Josie Desmarais

La Commission des droits de la personne et des droits de la jeunesse (CDPDJ) somme le ministère de l’Éducation d’«assumer un leadership plus rigoureux» dans le soutien des élèves en difficulté, qui représentent un cinquième des étudiants québécois.

Ce cri d’alarme a été lancé par la commission mercredi alors qu’elle rendait publics les résultats d’une étude systémique sur les élèves handicapés ou en difficulté d’adaptation ou d’apprentissage (HDAA). Menée auprès de cinq commissions scolaires de 2015 à 2017, cette analyse se base entre autres sur les témoignages de près de 150 acteurs du réseau scolaire.

«Il y a 20 ans, la Loi sur l’instruction publique et la Politique de l’adaptation scolaire ont été des éléments marquants, a rappelé le président par intérim de la CDPDJ, Philippe-André Tessier. Les outils sont là, il y a un plan d’intervention, mais il faut aller plus loin que ça. Ça passe par une approche individualisée.»

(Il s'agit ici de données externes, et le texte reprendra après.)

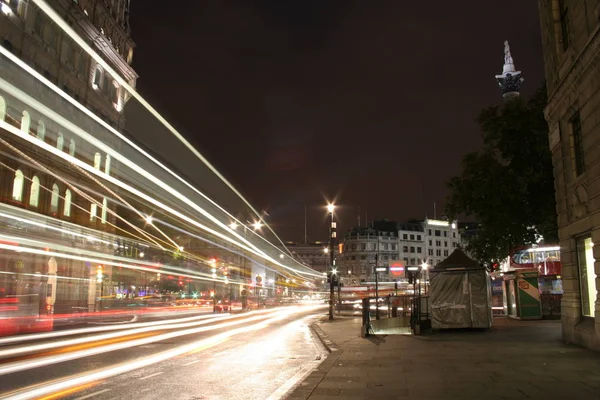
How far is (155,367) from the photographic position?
1235 centimetres

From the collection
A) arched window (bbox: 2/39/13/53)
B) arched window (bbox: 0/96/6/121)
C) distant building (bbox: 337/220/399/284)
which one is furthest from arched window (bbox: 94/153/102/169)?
distant building (bbox: 337/220/399/284)

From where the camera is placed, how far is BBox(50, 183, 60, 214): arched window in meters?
44.4

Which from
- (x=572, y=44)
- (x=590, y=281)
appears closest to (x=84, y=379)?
(x=590, y=281)

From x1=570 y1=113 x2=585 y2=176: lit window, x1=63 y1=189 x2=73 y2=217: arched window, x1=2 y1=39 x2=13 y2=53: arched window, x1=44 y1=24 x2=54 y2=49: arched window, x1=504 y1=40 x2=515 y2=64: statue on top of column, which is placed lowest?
x1=570 y1=113 x2=585 y2=176: lit window

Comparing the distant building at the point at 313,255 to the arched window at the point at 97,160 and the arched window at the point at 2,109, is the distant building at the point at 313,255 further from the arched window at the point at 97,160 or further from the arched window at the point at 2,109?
the arched window at the point at 2,109

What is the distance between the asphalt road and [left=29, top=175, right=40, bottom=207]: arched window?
24.9 meters

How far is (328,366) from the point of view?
461 inches

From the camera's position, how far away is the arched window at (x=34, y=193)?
4112cm

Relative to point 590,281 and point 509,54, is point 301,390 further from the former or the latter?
point 509,54

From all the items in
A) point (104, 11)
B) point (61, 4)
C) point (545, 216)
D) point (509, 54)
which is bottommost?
point (545, 216)

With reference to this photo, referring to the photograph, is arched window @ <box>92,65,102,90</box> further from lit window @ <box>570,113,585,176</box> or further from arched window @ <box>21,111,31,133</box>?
lit window @ <box>570,113,585,176</box>

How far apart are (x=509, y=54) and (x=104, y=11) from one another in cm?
12363

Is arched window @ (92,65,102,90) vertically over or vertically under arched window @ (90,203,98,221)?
over

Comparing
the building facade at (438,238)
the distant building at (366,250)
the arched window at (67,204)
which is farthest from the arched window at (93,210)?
the building facade at (438,238)
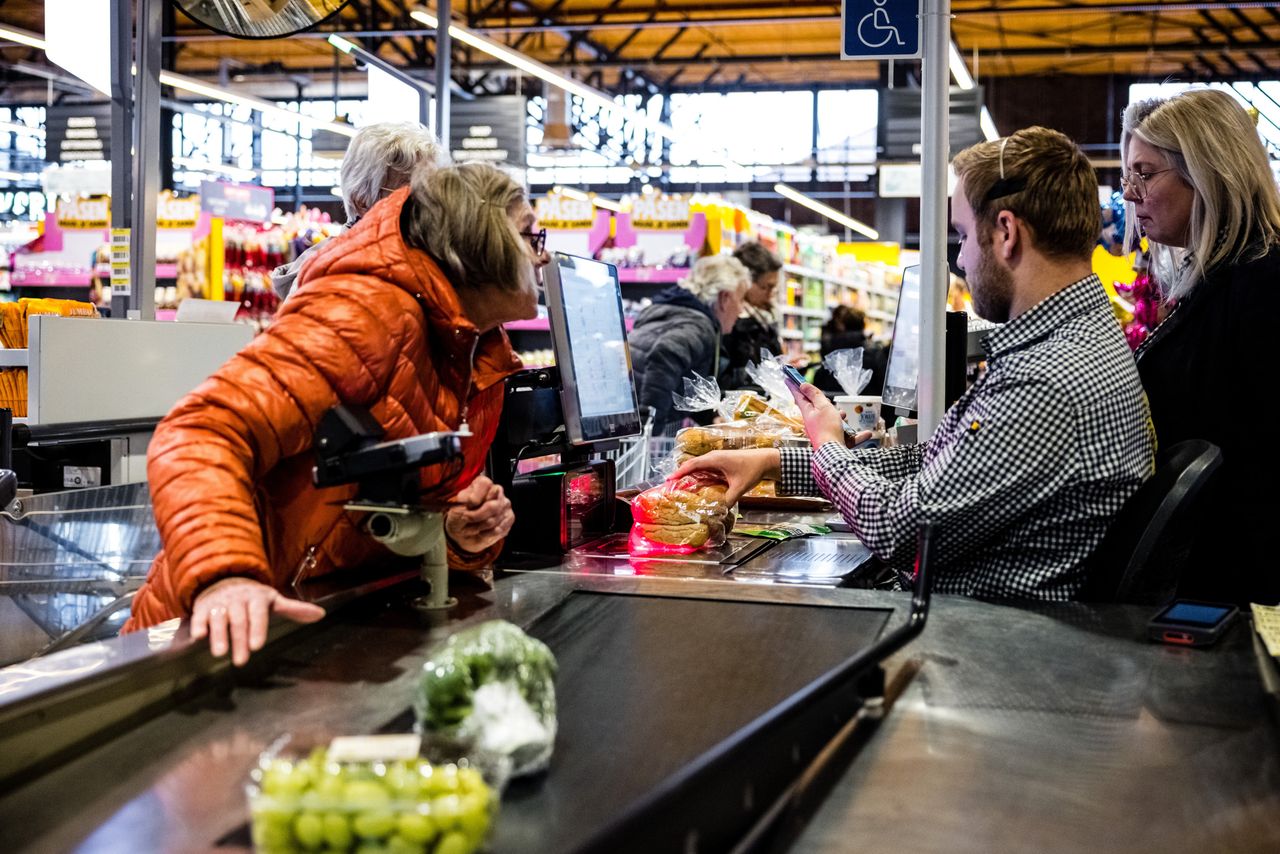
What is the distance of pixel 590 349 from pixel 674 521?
16.1 inches

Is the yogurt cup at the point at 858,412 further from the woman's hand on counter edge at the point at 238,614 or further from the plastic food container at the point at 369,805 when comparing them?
→ the plastic food container at the point at 369,805

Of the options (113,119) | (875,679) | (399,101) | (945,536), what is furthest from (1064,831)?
(399,101)

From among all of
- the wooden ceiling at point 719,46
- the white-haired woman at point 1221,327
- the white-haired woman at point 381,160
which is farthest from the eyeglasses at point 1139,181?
the wooden ceiling at point 719,46

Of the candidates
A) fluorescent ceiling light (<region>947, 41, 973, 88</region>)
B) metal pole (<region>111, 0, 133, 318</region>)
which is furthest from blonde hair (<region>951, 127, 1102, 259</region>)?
fluorescent ceiling light (<region>947, 41, 973, 88</region>)

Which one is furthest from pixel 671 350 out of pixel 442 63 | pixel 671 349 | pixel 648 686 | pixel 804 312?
pixel 804 312

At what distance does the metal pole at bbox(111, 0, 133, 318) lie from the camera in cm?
537

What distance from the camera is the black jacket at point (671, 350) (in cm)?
608

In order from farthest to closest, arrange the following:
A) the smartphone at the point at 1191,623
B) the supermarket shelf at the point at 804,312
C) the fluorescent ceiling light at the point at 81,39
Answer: the supermarket shelf at the point at 804,312 → the fluorescent ceiling light at the point at 81,39 → the smartphone at the point at 1191,623

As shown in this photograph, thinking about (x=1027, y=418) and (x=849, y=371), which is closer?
(x=1027, y=418)

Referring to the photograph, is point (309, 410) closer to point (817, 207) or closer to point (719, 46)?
point (719, 46)

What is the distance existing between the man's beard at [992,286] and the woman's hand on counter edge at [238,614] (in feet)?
4.34

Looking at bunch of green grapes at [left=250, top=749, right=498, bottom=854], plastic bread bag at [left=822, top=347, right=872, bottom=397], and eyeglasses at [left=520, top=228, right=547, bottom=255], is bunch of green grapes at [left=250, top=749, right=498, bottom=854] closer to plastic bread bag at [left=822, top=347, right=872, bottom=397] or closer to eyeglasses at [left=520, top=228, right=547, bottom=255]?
eyeglasses at [left=520, top=228, right=547, bottom=255]

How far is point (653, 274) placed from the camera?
494 inches

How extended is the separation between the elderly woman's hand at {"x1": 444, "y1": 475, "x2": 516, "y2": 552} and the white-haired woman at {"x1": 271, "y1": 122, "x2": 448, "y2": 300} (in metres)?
1.71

L’étude prend en compte des données allant de 2001 à 2016, et fait état d’un «essoufflement généralisé du personnel des commissions scolaires» dans l’appui fourni à cette portion de la population scolaire. Deux élèves HDAA sur cinq n’obtiennent pas de diplôme d’études secondaires.

On compte environ 200 000 élèves HDAA dans la province actuellement. «C’est un nombre qui a doublé au cours des vingt dernières années», a fait remarquer M. Tessier.

Appel au gouvernement
Dans le document de la commission, un total de 22 recommandations sont soumises au ministère de l’Éducation et de l’Enseignement supérieur et aux commissions scolaires. Si certaines proposent des mesures financières pour venir en aide aux élèves HDAA, certaines autres prennent une approche plus qualitative.

L’une des recommandations, particulièrement soulignée par M. Tessier, propose l’établissement par le gouvernement d’un seuil de ressources spécialisées dans les commissions scolaires.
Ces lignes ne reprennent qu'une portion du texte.